The AcidBox malware is a threat that appears to have been active for two years approximately. However, cybersecurity researchers have spotted this threat only in June 2020. This is likely due to the low infection rate of the AcidBox threat. This malware appears to go after certain known vulnerabilities in VirtualBox software. Vulnerabilities in sandbox environments tend only to be targeted by high-profile cybercrime organizations such as the Turla APT (Advanced Persistent Threat).

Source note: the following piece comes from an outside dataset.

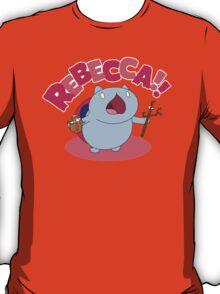 Rebecca! T-Shirt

After dissecting the AcidBox malware, security researchers have concluded that it is unlikely that this threat is created by the Turla APT, despite the fact that this hacking group is utilizing the same VirtualBox software vulnerabilities. However, the AcidBox malware is very likely developed by another APT, as all clues point towards a very experienced group of individuals. The AcidBox threat is a very stealthy piece of malware – it managed to remain under the radars of cybersecurity researchers for two years. Once the AcidBox threat infects a targeted system, it would load new modules and unload old ones periodically. This way, the AcidBox threat maintains flexibility, which allows it to serve different purposes depending on the needs of its operators. Malware experts have been unable to gather sufficient data regarding the full capabilities of the AcidBox threat due to its modular structure. However, it is perfectly clear that the AcidBox malware is a highly potent threat that can be modified to serve a variety of nefarious purposes.
Despite the low infection rate, the AcidBox threat should not be underestimated. It is likely that the authors of the AcidBox malware are planning on expanding their reach and launching a mass-scale campaign at some point in the future.